Yes, I’m aware that doing this my way, all my PL4 editing will need to be done on the ASUS, and it will look better at night than if I do the work in the day - or I will need to close my window blinds. I don’t seem to have enough options. Maybe I should go ahead and buy an Apple Mini, specifically for photography, in addition to my iMac. All this is way off in the future. My goal right now is to simply get my ASUS display calibrated, without messing up anything else.

You mean sleek and shiny? :laughing: To the best of my knowledge, they don’t specify that. They just put them out there with no calibration and expect users to do whatever they want in that respect. Just like most monitors, they are factory set to be bright!!!, which is far from where you want to be for editing photos. They obviously can’t be perfect, otherwise why would they provide a calibration button on the colour tab of the display preferences?

BTW, don’t ever use it, it is truly awful.

P.S. You could always turn off the auto-brightness, just to calibrate the colours on the iMac, then re-enable it afterwards.
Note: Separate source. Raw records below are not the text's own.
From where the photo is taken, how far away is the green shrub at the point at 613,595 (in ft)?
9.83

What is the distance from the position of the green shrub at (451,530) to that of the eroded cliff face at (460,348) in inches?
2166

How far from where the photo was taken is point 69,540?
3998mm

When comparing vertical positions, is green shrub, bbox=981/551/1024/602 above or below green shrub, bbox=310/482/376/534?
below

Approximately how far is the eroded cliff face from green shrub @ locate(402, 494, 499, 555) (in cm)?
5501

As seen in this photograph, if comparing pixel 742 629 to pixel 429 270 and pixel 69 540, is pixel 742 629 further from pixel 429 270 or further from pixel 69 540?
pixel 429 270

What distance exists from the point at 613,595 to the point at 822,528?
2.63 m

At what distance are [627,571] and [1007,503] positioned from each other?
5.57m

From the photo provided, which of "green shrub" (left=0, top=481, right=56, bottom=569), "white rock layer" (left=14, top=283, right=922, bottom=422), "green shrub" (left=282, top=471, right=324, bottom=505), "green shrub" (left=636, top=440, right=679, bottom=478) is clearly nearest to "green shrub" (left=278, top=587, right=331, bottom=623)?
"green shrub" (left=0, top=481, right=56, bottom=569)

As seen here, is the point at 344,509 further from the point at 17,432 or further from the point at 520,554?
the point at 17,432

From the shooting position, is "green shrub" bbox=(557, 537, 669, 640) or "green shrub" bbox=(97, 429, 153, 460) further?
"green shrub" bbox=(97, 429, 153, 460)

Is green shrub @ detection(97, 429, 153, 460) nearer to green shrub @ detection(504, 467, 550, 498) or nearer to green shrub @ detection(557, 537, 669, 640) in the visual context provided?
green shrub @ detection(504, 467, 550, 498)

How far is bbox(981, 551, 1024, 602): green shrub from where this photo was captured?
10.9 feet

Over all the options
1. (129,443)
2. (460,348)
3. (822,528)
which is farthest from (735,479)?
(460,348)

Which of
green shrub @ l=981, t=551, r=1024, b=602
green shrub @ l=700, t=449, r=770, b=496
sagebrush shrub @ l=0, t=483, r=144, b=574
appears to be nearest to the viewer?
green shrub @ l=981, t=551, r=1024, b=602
At least, the colours should be a bit more accurate than not doing it at all.

Now I’m very confused. When I downloaded the i1Studio software, there was something else I needed to download and install - the tech person told me the other software runs all the time. I think this was “XRD_Manager+v3”. I didn’t notice this in the installation guide, but the tech at X-rite told me that was the first step before I could install the i1Studio Display software. Both downloads are listed on the download page at X-rite. None of this made sense to me - I just followed his instructions.

If I got to my Activity Monitor, I can see it running: “i1Studio Tray”.

I’m likely not describing all this correctly, just as best I can of what he told me. There ought to be a document that explains all this - I’ve found a few new things to read, and maybe that will explain it better than I can.

That sounds like the software that uses the device to monitor ambient lighting. I don’t use because it seemed to conflict with the Mac’s own mechanism and I didn’t want to leave the device connected all the time.

You don’t really need it. See how it goes and if it really does make a difference once you have the Asus profiled. But, seeing as how the Asus isn’t software controllable, I don’t see how it can work.